_EXERCISE REQUIREMENTS:_
Transcribe the records starting with the line that contains "on Songs Chart" and going on through the line that contains "Congratulations to MAPLE".

_EXTRACTED MATERIAL:_
=== Section Start ===
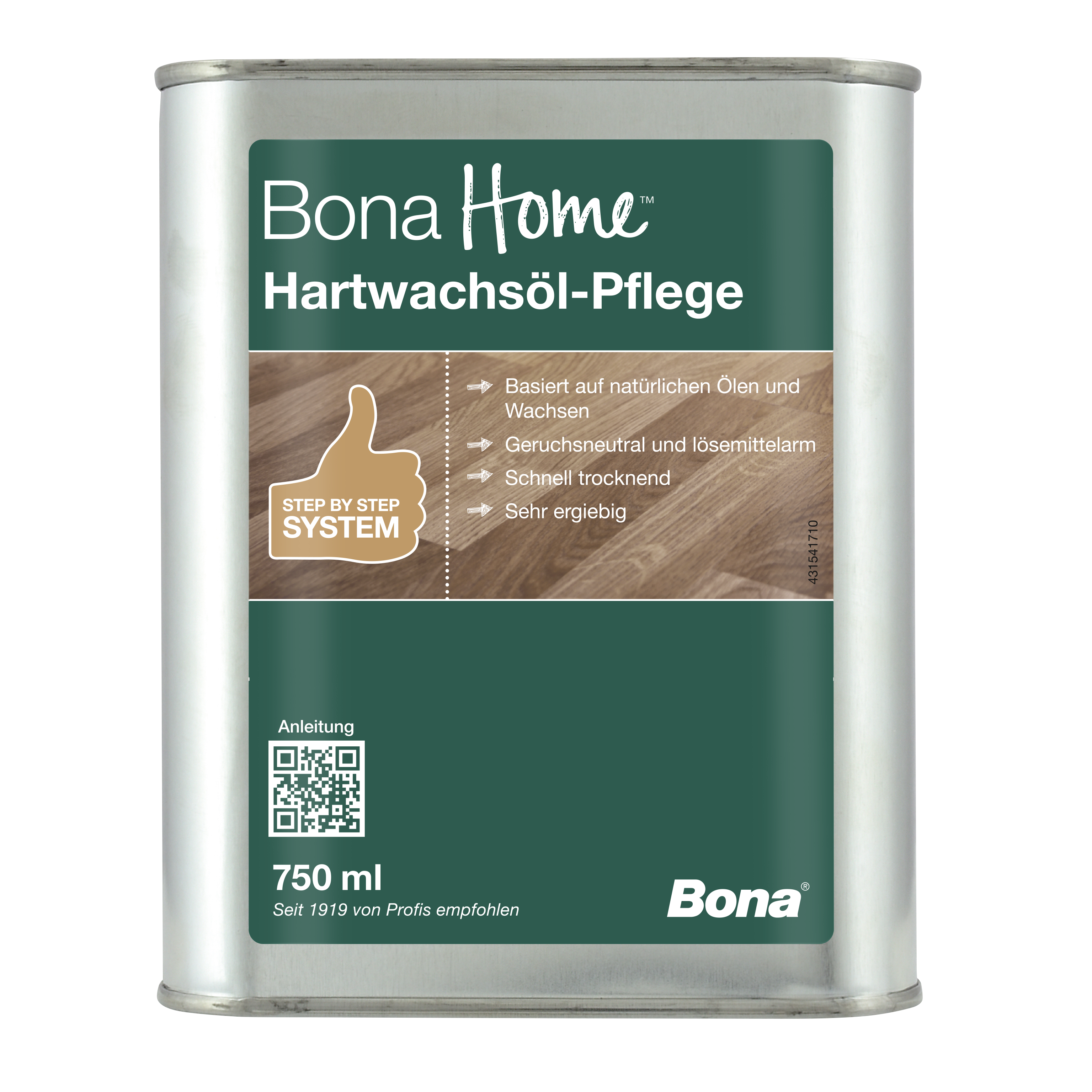 Bona Home Hard Wax Oil Refresher (WP615011001)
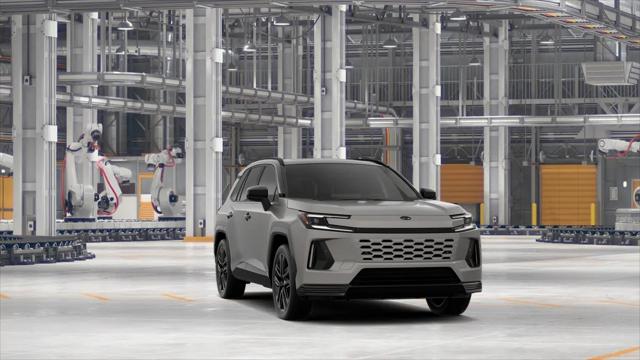 2026 Toyota RAV4 Plug-In Hybrid XSE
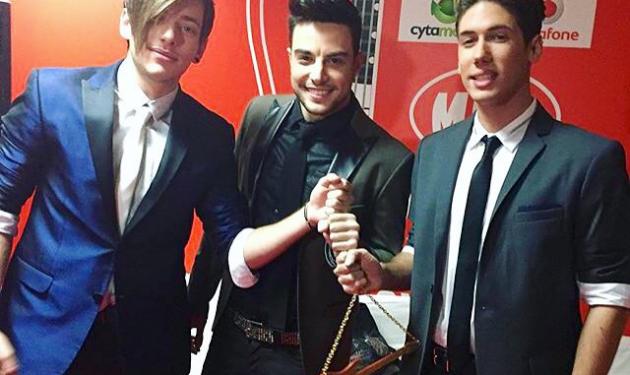 Αυτοί είναι οι νικητές στα πρώτα MAD Music Awards της Κύπρου!
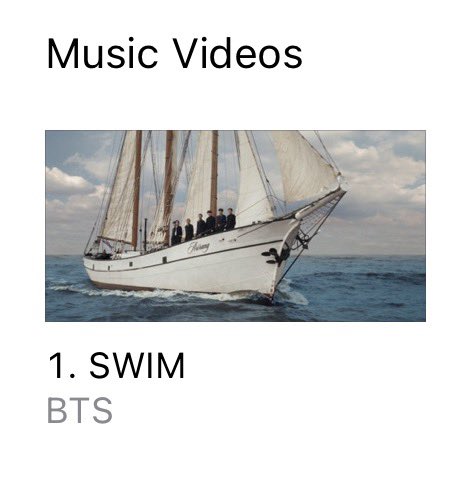 BTSxCanada's tweet photo. iTunes 🇨🇦 

✨#BTS_SWIM #1 on Songs Chart 
✨#BTS_ARIRANG #1 on Albums Chart 
✨SWIM MV #1 on Music Videos Chart

Triple #1! 

Congratulations to MAPLE ARMYs and @BTS_twt!🎉💜👏

🔗: https://t.co/RMw1Hjn7fL https://t.co/FcVo1tT0vT
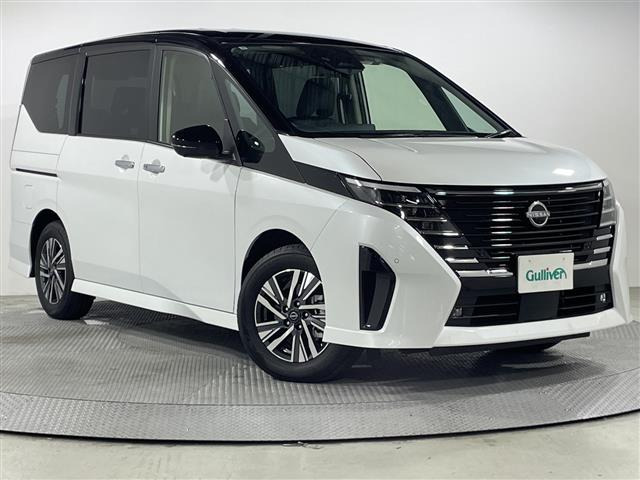 セレナ1.4 e-POWER ハイウェイスターV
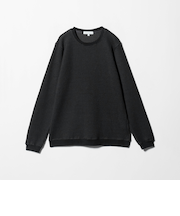 2トーン ワッフルカットソー＜A DAY IN THE LIFE＞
=== Section End ===
_RESPONSE AREA:_
✨#BTS_SWIM #1 on Songs Chart 
✨#BTS_ARIRANG #1 on Albums Chart 
✨SWIM MV #1 on Music Videos Chart

Triple #1! 

Congratulations to MAPLE ARMYs and @BTS_twt!🎉💜👏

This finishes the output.